WHAT YOU ARE ASKED TO DO: Please locate each line below that contains the string "right" and copy those lines out in full, treating case as significant.

Spatial reasoning question data:

>>>

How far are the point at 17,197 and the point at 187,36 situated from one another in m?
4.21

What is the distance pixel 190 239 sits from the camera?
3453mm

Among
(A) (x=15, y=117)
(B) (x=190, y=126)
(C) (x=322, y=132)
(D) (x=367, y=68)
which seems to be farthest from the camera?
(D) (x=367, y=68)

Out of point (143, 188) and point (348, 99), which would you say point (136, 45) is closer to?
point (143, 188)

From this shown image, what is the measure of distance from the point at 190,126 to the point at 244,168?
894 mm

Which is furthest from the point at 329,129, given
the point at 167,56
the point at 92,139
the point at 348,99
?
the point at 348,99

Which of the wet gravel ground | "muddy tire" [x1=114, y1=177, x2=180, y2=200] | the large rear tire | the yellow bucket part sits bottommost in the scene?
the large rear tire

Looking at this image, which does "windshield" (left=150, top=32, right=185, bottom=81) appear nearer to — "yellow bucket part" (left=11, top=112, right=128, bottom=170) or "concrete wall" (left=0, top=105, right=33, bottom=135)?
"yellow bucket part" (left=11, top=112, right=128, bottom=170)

<<<
>>>

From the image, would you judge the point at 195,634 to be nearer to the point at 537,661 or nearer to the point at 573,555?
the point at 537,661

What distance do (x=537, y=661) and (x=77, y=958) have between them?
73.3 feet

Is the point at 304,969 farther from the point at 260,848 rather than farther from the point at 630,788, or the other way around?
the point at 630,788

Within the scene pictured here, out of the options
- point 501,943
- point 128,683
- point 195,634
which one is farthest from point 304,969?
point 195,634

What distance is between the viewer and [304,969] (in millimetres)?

<<<

SOLVED PROBLEM:
Looking at this image, which does "windshield" (left=150, top=32, right=185, bottom=81) appear nearer to — "yellow bucket part" (left=11, top=112, right=128, bottom=170) or "concrete wall" (left=0, top=105, right=33, bottom=135)?
"yellow bucket part" (left=11, top=112, right=128, bottom=170)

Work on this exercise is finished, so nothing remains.